— start of Task input —

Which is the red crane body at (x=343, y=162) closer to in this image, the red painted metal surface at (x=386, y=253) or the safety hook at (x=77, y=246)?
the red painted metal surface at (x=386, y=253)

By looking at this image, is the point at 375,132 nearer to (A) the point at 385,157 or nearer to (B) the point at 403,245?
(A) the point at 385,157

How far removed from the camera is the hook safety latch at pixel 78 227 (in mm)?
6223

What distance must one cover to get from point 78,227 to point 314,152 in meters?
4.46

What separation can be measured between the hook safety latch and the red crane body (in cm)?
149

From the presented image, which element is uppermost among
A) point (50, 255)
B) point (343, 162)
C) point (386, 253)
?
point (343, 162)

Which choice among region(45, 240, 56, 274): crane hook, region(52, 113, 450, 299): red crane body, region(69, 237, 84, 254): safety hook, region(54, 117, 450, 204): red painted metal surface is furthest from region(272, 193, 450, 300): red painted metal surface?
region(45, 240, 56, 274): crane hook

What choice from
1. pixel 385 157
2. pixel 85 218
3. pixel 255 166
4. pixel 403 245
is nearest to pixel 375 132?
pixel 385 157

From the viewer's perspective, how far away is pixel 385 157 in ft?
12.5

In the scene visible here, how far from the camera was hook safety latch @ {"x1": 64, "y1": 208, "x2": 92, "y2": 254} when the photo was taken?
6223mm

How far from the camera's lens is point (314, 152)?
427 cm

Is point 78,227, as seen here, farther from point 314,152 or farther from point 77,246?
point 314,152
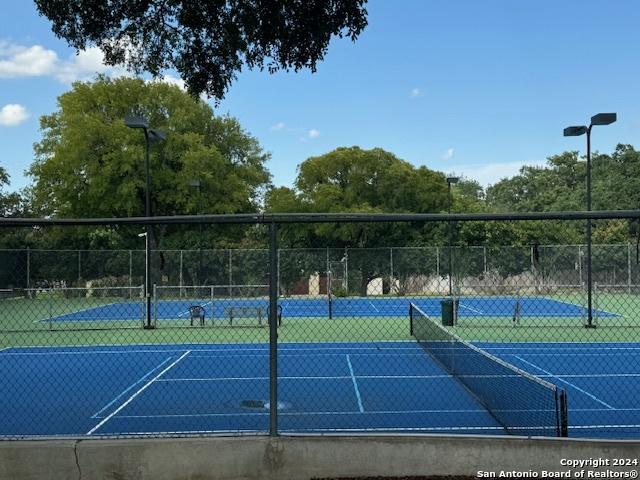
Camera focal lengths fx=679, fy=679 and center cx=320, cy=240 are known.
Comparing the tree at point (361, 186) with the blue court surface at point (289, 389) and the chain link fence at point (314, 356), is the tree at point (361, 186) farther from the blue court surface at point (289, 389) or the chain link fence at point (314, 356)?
the blue court surface at point (289, 389)

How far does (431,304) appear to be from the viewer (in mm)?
29594

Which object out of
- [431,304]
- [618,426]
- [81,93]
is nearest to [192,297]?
[431,304]

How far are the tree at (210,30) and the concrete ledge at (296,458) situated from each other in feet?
19.5

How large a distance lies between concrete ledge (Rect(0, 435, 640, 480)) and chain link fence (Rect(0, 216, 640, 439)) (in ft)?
1.14

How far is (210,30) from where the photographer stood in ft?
32.3

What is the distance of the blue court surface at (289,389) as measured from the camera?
926 cm

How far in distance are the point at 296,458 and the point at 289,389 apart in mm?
6284

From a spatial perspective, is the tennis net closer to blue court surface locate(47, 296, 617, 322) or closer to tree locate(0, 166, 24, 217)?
blue court surface locate(47, 296, 617, 322)

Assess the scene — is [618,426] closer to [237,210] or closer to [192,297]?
[192,297]

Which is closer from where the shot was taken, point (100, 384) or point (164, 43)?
point (164, 43)

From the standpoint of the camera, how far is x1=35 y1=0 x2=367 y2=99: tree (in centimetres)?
936

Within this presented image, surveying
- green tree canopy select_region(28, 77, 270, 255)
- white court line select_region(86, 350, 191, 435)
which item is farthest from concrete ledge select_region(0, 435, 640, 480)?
green tree canopy select_region(28, 77, 270, 255)

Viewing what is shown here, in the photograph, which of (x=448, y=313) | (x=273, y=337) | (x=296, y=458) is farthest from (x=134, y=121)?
(x=296, y=458)

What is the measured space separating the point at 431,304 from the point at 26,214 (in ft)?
132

— end of Task input —

§ Task statement
The records above need to be given again exactly. Omit the pictures.

§ Solution below
Which is the red crane body at (x=343, y=162) closer to in this image, the red painted metal surface at (x=386, y=253) or the safety hook at (x=77, y=246)?
the red painted metal surface at (x=386, y=253)

By looking at this image, is the point at 375,132 nearer to (A) the point at 385,157 or nearer to (B) the point at 403,245?
(A) the point at 385,157

How far removed from the camera is the hook safety latch at pixel 78 227 (in mm)?
6223

What distance must one cover to get from point 78,227 to point 314,152 in meters?
4.46

What separation can be measured between the hook safety latch and the red crane body (in cm)?
149

From the presented image, which element is uppermost among
A) point (50, 255)
B) point (343, 162)
C) point (386, 253)
?
point (343, 162)

Which choice among region(45, 240, 56, 274): crane hook, region(52, 113, 450, 299): red crane body, region(69, 237, 84, 254): safety hook, region(54, 117, 450, 204): red painted metal surface is furthest from region(272, 193, 450, 300): red painted metal surface?
region(45, 240, 56, 274): crane hook

What choice from
1. pixel 385 157
2. pixel 85 218
3. pixel 255 166
4. pixel 403 245
is nearest to pixel 375 132?
pixel 385 157

From the viewer's perspective, how far away is pixel 385 157 in ft?
12.5

In the scene visible here, how far from the camera was hook safety latch @ {"x1": 64, "y1": 208, "x2": 92, "y2": 254} when the photo was taken?
6223mm

How far from the camera's lens is point (314, 152)?
427 cm

Is point 78,227, as seen here, farther from point 314,152 or farther from point 77,246?
point 314,152
Camera focal lengths fx=679, fy=679 and center cx=320, cy=240 are known.
Comparing the tree at point (361, 186) with the blue court surface at point (289, 389) and the chain link fence at point (314, 356), is the tree at point (361, 186) farther from the blue court surface at point (289, 389) or the chain link fence at point (314, 356)?
the blue court surface at point (289, 389)

How far does (431,304) appear to be from the viewer (in mm)?
29594

Which object out of
- [431,304]
- [618,426]
- [81,93]
is nearest to [192,297]?
[431,304]

How far are the tree at (210,30) and the concrete ledge at (296,458) situated from each other in feet?
19.5

How large a distance lies between concrete ledge (Rect(0, 435, 640, 480)) and chain link fence (Rect(0, 216, 640, 439)) (in ft)?
1.14

How far is (210,30) from where the photographer stood in ft?
32.3

What is the distance of the blue court surface at (289,389) as measured from the camera?
926 cm

How far in distance are the point at 296,458 and the point at 289,389 apart in mm?
6284

From a spatial perspective, is the tennis net closer to blue court surface locate(47, 296, 617, 322) or closer to tree locate(0, 166, 24, 217)?
blue court surface locate(47, 296, 617, 322)

Assess the scene — is [618,426] closer to [237,210] or closer to [192,297]?
[192,297]

Which is closer from where the shot was taken, point (100, 384) or point (164, 43)?
point (164, 43)

From the standpoint of the camera, how far is x1=35 y1=0 x2=367 y2=99: tree (in centimetres)?
936

Within this presented image, surveying
- green tree canopy select_region(28, 77, 270, 255)
- white court line select_region(86, 350, 191, 435)
which item is farthest from concrete ledge select_region(0, 435, 640, 480)?
green tree canopy select_region(28, 77, 270, 255)

Viewing what is shown here, in the photograph, which of (x=448, y=313) | (x=273, y=337) | (x=296, y=458) is farthest from (x=134, y=121)?
(x=296, y=458)

What is the measured space separating the point at 431,304 from the point at 26,214 (in ft)?
132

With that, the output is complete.